As many of you are probably aware, the Better Apartments Design Standards were recently brought in. This put the brakes on what our State Planning Minister Richard Wynne memorably described as ‘dog box’ apartments. And I, for one, am happy about that.
Like Richard Wynne, I believe that a bedroom should comfortably fit a bed, and that light and ventilation aren’t luxuries. Sadly, this hasn’t been the case with many of the new high-rise apartments in Melbourne’s CBD.
So, how can we ensure that the needs of future residents are better met? And how can we create places that add lasting value to their surrounds? The answer, in my opinion, lies in taking a human-centred design approach to development.
It’s fair to say that human-centred design (or HCD) is currently in the spotlight. Many global companies – ING and Airbnb among them – are using it to create deeper connections and more meaningful engagement with their customers.
But what exactly is HCD then? And how can we apply it to our professional practices and our lives?
When you strip everything away and get to the heart of things, HCD is about putting people first. That is, placing people at the centre of the design process – right from the start – rather than fitting them in later. It’s that simple. And that pure.
I was discussing this idea with a work colleague recently, and she framed it perfectly:
“human-centred design is the discipline of putting yourself in someone else’s shoes. It’s all about empathy”. Bravo.
Because once you start thinking like that, you start creating with people rather than for them. And you bring the all-important human perspective to the design process.
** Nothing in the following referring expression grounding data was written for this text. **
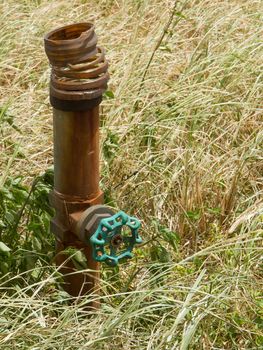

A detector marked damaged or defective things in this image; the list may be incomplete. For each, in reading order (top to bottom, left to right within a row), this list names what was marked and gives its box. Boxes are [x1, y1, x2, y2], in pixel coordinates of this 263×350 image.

rust on metal [44, 21, 109, 304]
rusty pipe [44, 23, 109, 304]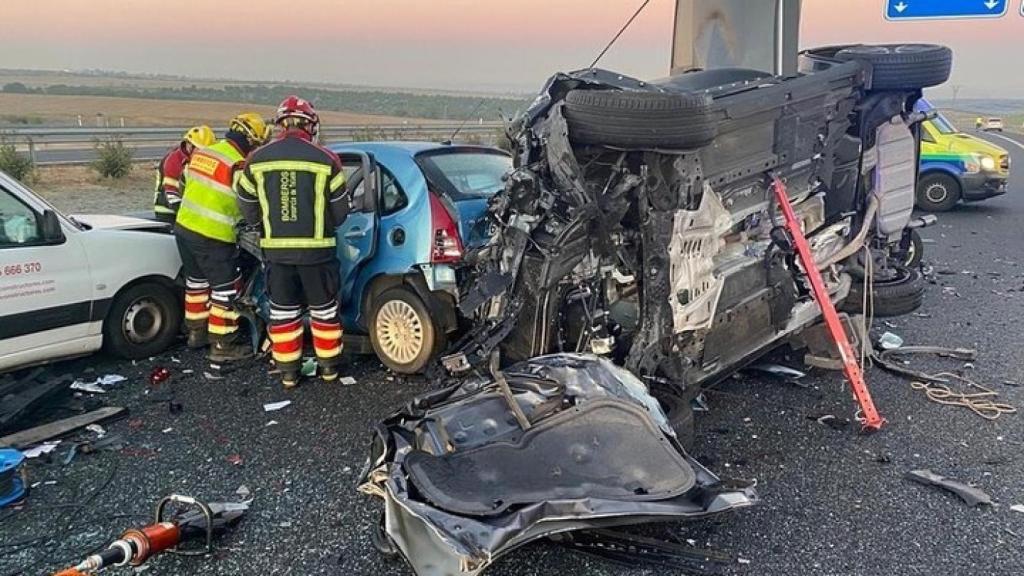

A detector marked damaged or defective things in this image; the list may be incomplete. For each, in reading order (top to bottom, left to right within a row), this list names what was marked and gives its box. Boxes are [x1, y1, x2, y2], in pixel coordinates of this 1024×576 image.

exposed tire [840, 44, 952, 89]
exposed tire [564, 89, 716, 150]
exposed tire [920, 174, 960, 215]
exposed tire [105, 282, 184, 358]
exposed tire [370, 286, 446, 374]
overturned vehicle [362, 45, 952, 576]
exposed tire [844, 268, 924, 318]
exposed tire [648, 388, 696, 450]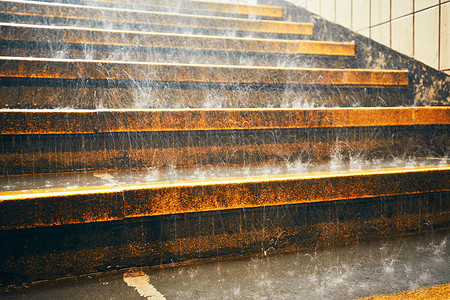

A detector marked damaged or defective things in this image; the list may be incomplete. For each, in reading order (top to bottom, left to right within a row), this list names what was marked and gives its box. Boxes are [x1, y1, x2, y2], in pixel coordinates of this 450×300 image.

rusty brown surface [0, 0, 310, 34]
rusty brown surface [0, 23, 354, 56]
rusty brown surface [0, 56, 408, 85]
rusty brown surface [0, 108, 446, 134]
rusty brown surface [0, 165, 446, 231]
rusty brown surface [358, 284, 450, 300]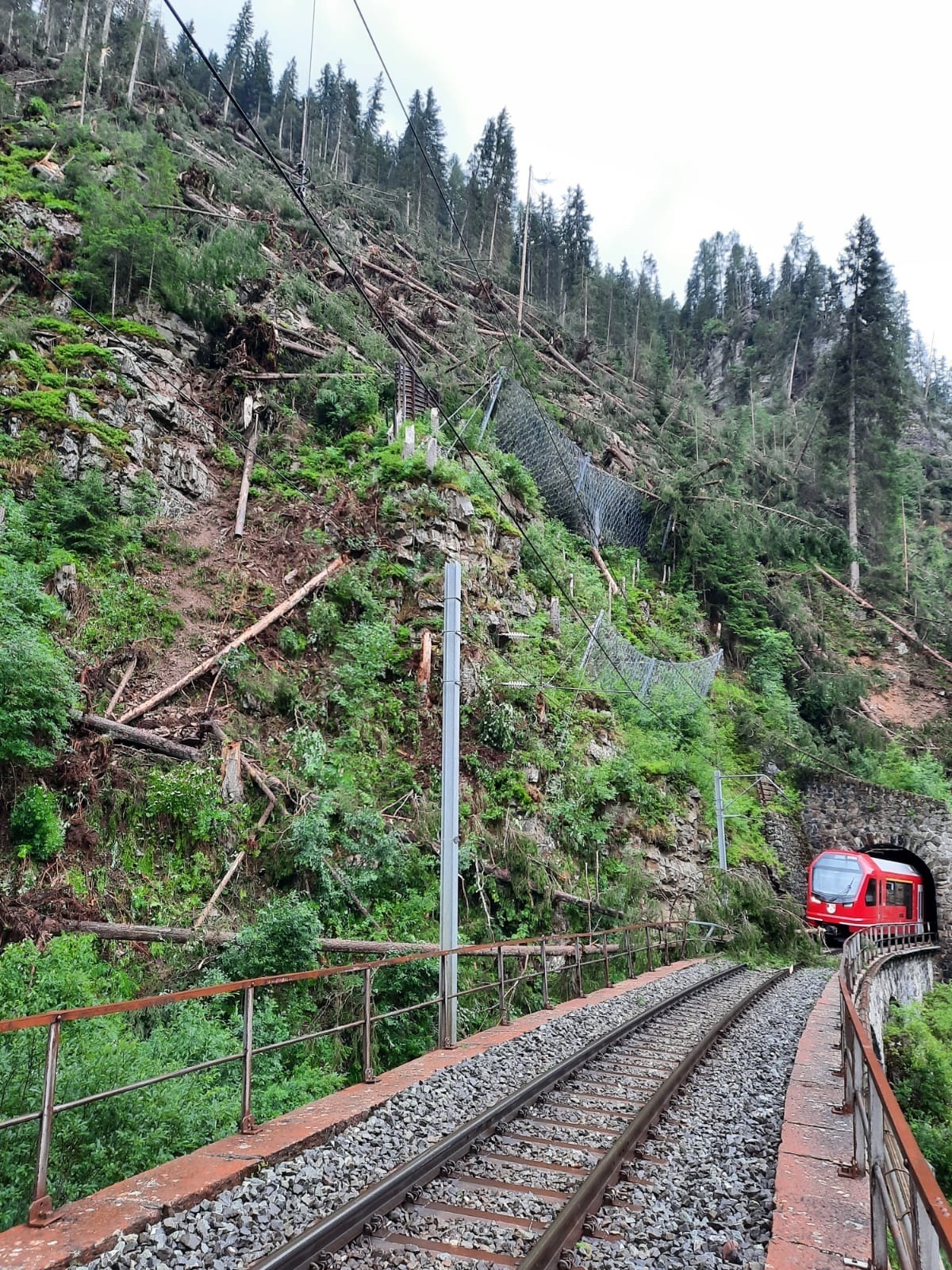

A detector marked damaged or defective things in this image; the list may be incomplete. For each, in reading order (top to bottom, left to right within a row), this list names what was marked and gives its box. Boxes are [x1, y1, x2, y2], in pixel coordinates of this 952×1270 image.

rusty metal railing [0, 919, 716, 1224]
rusty metal railing [838, 924, 949, 1270]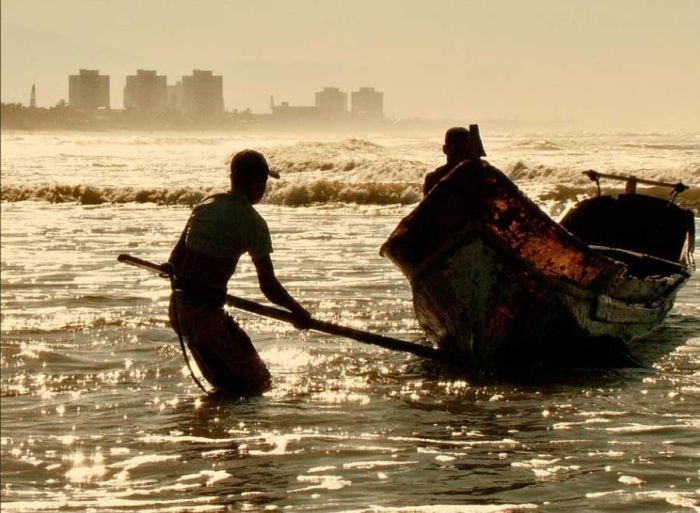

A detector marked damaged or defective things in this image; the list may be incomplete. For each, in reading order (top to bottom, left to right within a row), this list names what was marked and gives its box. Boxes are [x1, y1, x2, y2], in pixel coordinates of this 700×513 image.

rusty boat paint [380, 160, 696, 364]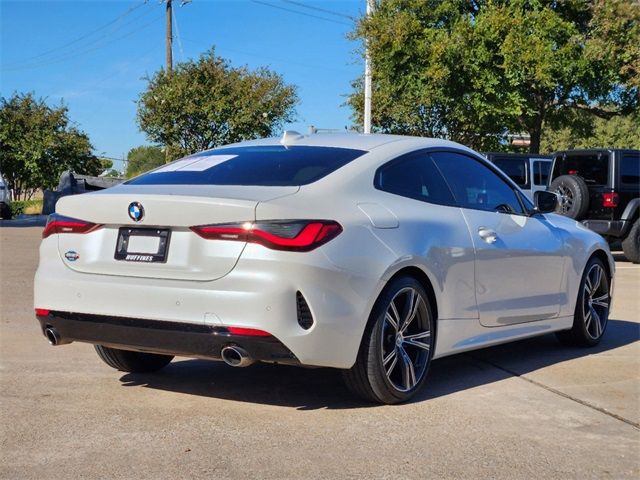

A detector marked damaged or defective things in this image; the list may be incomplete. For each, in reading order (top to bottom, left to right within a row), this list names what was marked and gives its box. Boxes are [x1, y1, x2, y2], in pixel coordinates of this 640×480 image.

pavement crack [464, 352, 640, 432]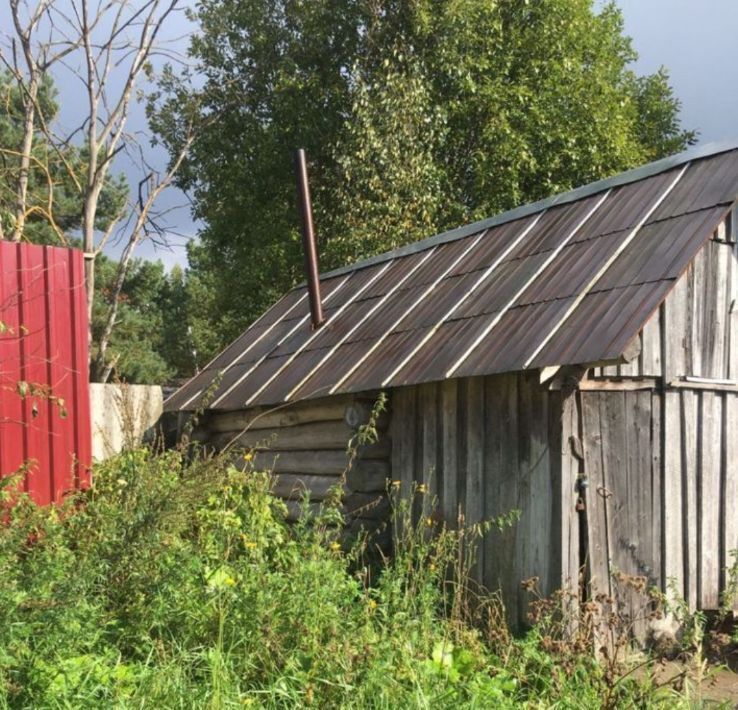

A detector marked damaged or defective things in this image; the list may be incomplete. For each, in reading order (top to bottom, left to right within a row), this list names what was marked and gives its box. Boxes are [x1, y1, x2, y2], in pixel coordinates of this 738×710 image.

rusty chimney pipe [294, 150, 324, 330]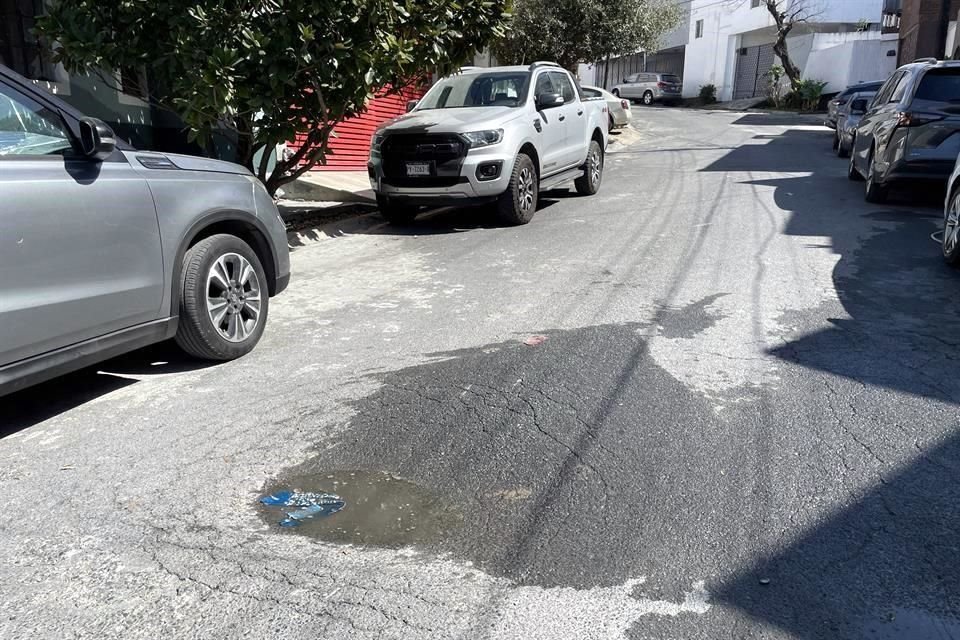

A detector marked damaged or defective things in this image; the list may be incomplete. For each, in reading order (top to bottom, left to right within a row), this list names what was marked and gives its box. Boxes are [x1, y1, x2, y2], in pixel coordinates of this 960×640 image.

pothole in road [258, 468, 462, 548]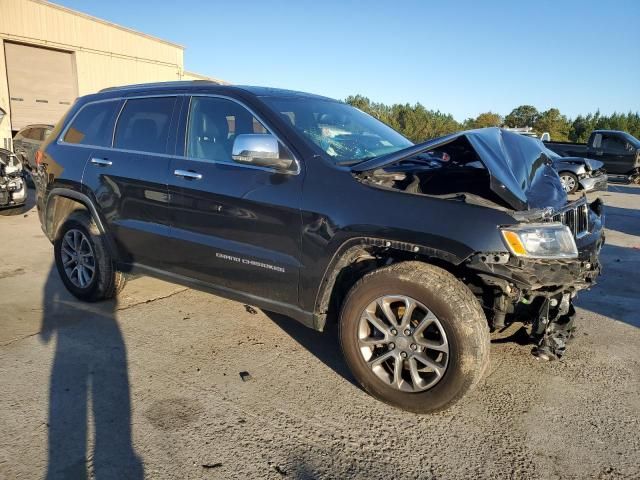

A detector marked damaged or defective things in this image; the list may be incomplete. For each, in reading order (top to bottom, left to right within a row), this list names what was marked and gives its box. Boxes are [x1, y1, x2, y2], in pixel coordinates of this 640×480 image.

damaged front end [0, 148, 27, 208]
crumpled hood [352, 126, 568, 211]
damaged front end [352, 127, 604, 360]
broken headlight [500, 224, 580, 258]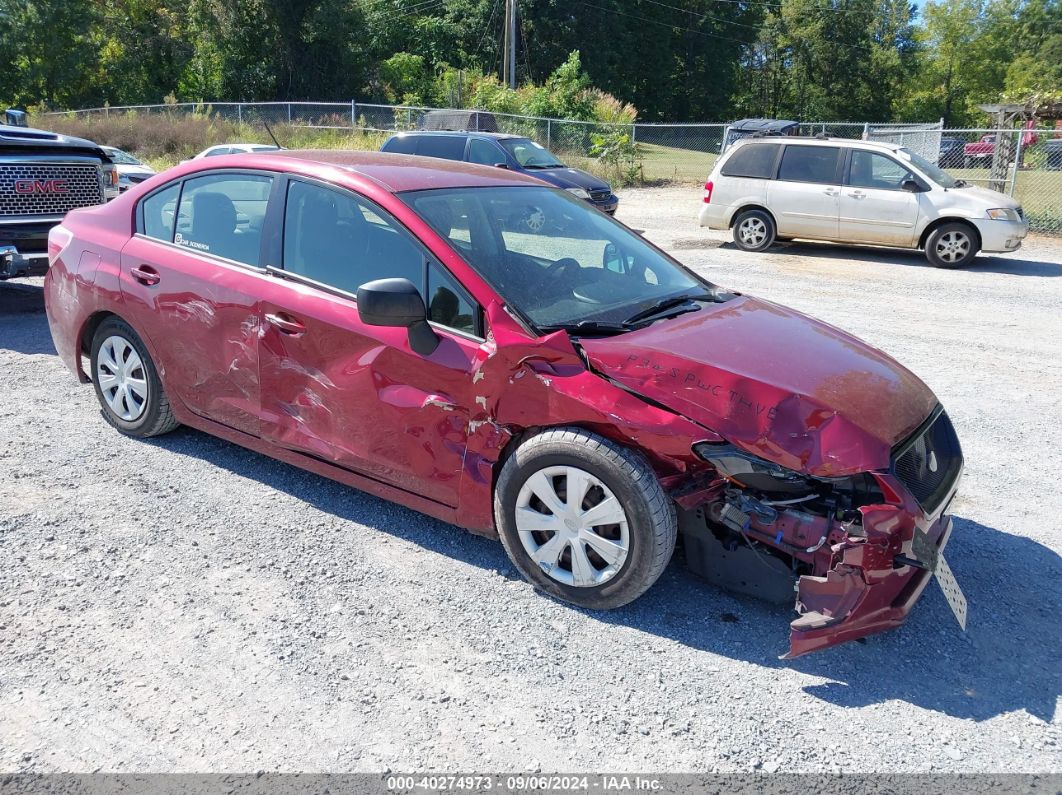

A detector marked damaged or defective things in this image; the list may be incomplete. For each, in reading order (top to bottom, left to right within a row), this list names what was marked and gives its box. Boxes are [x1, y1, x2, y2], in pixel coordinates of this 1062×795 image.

damaged red sedan [45, 151, 968, 660]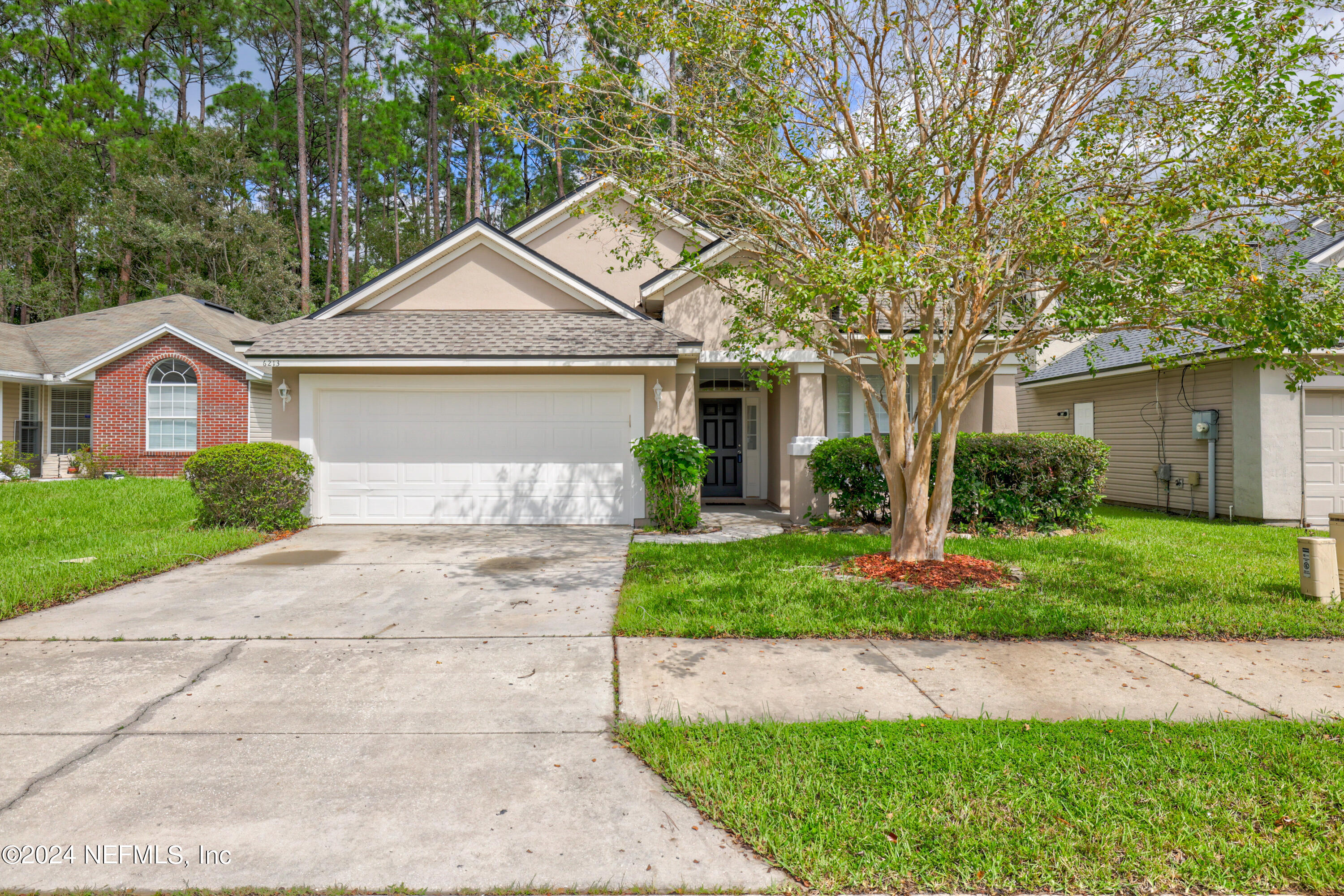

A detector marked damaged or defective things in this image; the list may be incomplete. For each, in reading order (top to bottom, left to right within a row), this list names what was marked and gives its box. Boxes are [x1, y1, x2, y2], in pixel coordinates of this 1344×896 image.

cracked concrete slab [0, 645, 237, 736]
cracked concrete slab [128, 634, 613, 731]
cracked concrete slab [616, 637, 925, 720]
cracked concrete slab [882, 637, 1269, 720]
cracked concrete slab [1134, 637, 1344, 720]
cracked concrete slab [0, 736, 785, 892]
So to put that into context, the majority of ‘Richard Wynne’s dog boxes’ were designed with scant consideration to people and their needs. Alarmingly, a recent study by buyers’ advocate group Secret Agent bore this out. It found that out of 3000 new apartments surveyed in inner Melbourne, only nine passed the minimum requirements set by the new standards.
Only nine apartments. I’ll let that sink in for a moment.
I passionately believe that human-centred design can positively inform the marketing approach for property developments. And that by immersing ourselves in the lives of the purchasers and understanding their needs and wants, we can create a much deeper connection.
This means working in a new way – and jettisoning assumptions, clichés, template strategies and outdated design principles that don’t truly resonate with people. It also means engaging developers, purchasers and communities right from the start.
In my view, handled sensitively and by involving people throughout the process, a human-centred design approach benefits developers and future residents alike. And that is a win-win.